“At the moment, the first accused person is severely ill. He has undergone a quadruple open heart by-pass.”
The sight of a “severely ill” Chimaroke Nnamani, former Governor of Enugu State, who could barely stand in the dock, Tuesday, forced the judge to adjourn his criminal trial to November 3rd.
In a quick ruling after Mr. Nnamani’s counsel requested for adjournment, Mohammed Yinusa, the trial judge, said that the former governor needed more time to attend to his health.
“I can confidently state what I can see in the open court and I can say that the accused person cannot even stand in the dock,” the judge said, adding that he does not possess the medical know-how to ascertain Mr. Nnamani’s state of health.

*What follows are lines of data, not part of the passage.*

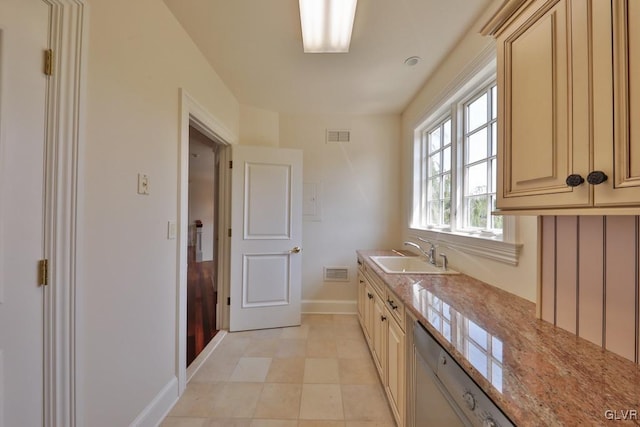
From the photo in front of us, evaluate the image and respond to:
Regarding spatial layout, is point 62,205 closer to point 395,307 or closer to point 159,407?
point 159,407

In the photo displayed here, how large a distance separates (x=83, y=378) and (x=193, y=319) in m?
2.09

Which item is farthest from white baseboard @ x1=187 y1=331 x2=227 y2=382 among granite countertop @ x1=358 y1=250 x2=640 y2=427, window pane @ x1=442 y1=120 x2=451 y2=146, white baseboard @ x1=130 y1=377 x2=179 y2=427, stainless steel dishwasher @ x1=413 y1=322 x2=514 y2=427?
window pane @ x1=442 y1=120 x2=451 y2=146

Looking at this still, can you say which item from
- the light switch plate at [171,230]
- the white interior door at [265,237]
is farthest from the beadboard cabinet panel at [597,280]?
the white interior door at [265,237]

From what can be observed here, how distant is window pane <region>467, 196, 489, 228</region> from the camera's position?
5.99ft

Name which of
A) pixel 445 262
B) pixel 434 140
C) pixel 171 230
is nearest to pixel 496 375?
pixel 445 262

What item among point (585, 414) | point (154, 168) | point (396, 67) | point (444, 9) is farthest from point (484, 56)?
point (154, 168)

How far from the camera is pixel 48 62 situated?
0.97 m

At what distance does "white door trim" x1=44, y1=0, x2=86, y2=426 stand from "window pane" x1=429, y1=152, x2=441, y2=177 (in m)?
2.71

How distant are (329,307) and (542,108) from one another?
9.66 ft

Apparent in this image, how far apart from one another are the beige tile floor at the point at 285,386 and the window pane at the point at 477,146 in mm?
1884

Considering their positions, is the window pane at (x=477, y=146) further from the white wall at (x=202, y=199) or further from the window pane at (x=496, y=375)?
the white wall at (x=202, y=199)

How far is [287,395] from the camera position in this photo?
1797 mm

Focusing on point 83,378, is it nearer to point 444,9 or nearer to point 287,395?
point 287,395

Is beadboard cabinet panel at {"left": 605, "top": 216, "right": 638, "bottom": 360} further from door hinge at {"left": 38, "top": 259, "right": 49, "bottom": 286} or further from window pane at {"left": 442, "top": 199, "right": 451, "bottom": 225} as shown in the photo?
door hinge at {"left": 38, "top": 259, "right": 49, "bottom": 286}
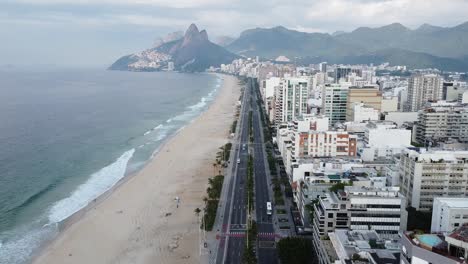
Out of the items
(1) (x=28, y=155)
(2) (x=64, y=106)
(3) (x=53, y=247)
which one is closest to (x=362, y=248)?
(3) (x=53, y=247)

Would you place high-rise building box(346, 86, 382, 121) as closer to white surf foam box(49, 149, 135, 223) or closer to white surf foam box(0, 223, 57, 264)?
white surf foam box(49, 149, 135, 223)

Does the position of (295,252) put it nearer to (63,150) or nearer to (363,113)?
(63,150)

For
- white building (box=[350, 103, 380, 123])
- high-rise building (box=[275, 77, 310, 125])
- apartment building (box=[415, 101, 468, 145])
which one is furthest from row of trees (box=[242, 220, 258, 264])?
high-rise building (box=[275, 77, 310, 125])

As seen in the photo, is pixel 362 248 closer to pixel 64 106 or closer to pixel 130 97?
pixel 64 106

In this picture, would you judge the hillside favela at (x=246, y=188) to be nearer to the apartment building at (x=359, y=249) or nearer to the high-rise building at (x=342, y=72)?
the apartment building at (x=359, y=249)

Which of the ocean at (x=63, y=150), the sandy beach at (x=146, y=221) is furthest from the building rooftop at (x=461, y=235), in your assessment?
the ocean at (x=63, y=150)
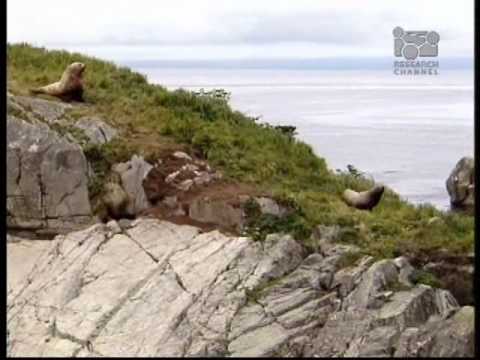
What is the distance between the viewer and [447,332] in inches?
506

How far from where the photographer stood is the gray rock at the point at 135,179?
15.9 meters

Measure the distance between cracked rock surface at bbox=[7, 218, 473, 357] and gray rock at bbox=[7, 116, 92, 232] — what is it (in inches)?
26.9

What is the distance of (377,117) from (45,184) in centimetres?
2638

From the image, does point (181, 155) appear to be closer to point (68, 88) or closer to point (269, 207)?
point (269, 207)

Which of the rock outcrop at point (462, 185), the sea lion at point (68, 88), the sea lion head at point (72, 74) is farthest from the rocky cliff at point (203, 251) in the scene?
the rock outcrop at point (462, 185)

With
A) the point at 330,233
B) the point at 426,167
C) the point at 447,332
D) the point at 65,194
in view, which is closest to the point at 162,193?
the point at 65,194

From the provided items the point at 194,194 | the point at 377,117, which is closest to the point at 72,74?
the point at 194,194

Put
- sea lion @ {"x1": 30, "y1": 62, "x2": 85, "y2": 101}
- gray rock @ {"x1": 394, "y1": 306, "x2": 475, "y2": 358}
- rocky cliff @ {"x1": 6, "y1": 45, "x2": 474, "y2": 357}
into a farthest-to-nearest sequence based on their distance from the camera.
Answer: sea lion @ {"x1": 30, "y1": 62, "x2": 85, "y2": 101} < rocky cliff @ {"x1": 6, "y1": 45, "x2": 474, "y2": 357} < gray rock @ {"x1": 394, "y1": 306, "x2": 475, "y2": 358}

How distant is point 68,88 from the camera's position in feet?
62.6

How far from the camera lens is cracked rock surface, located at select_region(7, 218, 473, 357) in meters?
12.9

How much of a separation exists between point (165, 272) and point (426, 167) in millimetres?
17733

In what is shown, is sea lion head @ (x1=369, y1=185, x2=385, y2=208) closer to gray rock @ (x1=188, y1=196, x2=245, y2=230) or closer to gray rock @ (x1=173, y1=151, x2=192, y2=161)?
gray rock @ (x1=188, y1=196, x2=245, y2=230)

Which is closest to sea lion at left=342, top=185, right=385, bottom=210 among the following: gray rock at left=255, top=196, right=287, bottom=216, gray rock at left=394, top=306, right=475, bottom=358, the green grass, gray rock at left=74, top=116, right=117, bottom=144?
the green grass

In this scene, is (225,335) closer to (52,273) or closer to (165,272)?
(165,272)
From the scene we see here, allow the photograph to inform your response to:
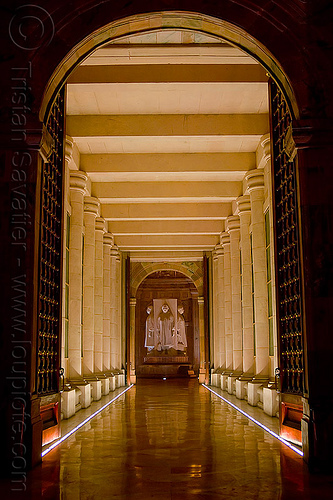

“The first accused person needs time to heal and get adequate medical attention,” he added.
Mr. Nnamani, Enugu governor from 1999-2007, is facing a 105-count charge of laundering N5 billion filed by the Economic and Financial Crimes Commission, EFCC.
At the last sitting in March, Mr. Nnamani’s lawyer succeeded in obtaining an adjournment after he claimed that the day was meant for a mention of the case and not the trial of his client.
On Tuesday, the ex-governor, who had recently announced his readiness to reclaim his Senatorial seat in the 2015 election; walked into the court room, his head bowed and right hand clasped across his chest.
His lawyer, Oluyele Delano, promptly pleaded with the judge to allow him sit down outside the dock, and the judge granted the request.
Slowly, he sat down, his hand still clasped across his chest.
And for the entire 90 minutes that the proceeding lasted, Mr. Nnamani’s hand remained on his chest; Sunday Anyaogu, his aide who is facing trial with him, stood alone in the dock.
“Regrettably, my lord, we are constrained to seek further adjournment of the trial of this matter,” Mr. Delano, a Senior Advocate of Nigeria, told the judge in response to the prosecution’s statement that they were ready to call their witnesses.
“At the moment, the first accused person (Mr. Nnamani) is severely ill. He has undergone a quadruple open heart by-pass. And while there was relative success with regards to that surgery, the accused person has had to embark on a very tedious recovery process,” Mr. Delano said.
“Unfortunately, he has recently suffered a set back in his health, in that he continues to suffer chronic chest pains,” he added.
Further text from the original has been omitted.